### TEXT FOR ANALYSIS:
----------

Diabetic retinopathy is the leading cause of blindness in people with type 2 diabetes. To enable primary care physicians to identify high-risk type 2 diabetic patients with diabetic retinopathy at an early stage, we developed a nomogram model to predict the risk of developing diabetic retinopathy in the Xinjiang type 2 diabetic population.

Methods

In a retrospective study, we collected data on 834 patients with type 2 diabetes through an electronic medical record system. Stepwise regression was used to filter variables. Logistic regression was applied to build a nomogram prediction model and further validated in the training set. The c-index, forest plot, calibration plot, and clinical decision curve analysis were used to comprehensively validate the model and evaluate its accuracy and clinical validity.

----------

### YOUR OBJECTIVE:
Continue the text on predicting diabetic retinopathy in type 2 diabetic patients, starting after its final sentence.

### DATA PROVIDED:
----------

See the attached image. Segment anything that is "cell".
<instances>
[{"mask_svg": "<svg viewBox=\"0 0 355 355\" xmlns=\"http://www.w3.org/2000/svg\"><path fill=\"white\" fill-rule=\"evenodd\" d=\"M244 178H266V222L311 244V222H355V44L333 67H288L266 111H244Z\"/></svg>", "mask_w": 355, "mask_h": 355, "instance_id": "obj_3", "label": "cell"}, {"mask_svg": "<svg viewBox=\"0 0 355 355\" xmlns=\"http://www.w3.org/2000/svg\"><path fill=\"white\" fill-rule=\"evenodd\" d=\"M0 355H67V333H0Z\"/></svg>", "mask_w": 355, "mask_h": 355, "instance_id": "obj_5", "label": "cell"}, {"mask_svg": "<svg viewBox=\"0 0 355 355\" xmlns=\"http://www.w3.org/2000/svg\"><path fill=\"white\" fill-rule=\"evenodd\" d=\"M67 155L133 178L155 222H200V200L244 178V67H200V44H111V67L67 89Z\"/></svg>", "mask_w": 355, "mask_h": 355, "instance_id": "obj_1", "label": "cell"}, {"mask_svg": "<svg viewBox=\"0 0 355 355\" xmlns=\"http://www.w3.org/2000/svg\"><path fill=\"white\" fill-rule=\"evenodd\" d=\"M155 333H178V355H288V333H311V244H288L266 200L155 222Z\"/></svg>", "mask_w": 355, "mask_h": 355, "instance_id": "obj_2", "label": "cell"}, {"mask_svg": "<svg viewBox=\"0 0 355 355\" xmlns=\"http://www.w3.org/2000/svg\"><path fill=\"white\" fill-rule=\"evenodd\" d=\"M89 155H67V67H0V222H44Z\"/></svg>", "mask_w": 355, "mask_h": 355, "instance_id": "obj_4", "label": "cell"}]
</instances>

----------

### RESULT BELOW:
Results

Four predictors were selected to establish the final model: hypertension, blood urea nitrogen, duration of diabetes, and diabetic peripheral neuropathy. The model displayed medium predictive power with a C-index of 0.781(95%CI:0.741–0.822) in the training set and 0.865(95%CI:0.807–0.923)in the validation set. The calibration curve of the DR probability shows that the predicted results of the nomogram are in good agreement with the actual results. Decision curve analysis demonstrated that the novel nomogram was clinically valuable.

Conclusions

The nomogram of the risk of developing diabetic nephropathy contains 4 characteristics.

that can help primary care physicians quickly identify individuals at high risk of developing DR in patients with type 2 diabetes, to intervene as soon as possible.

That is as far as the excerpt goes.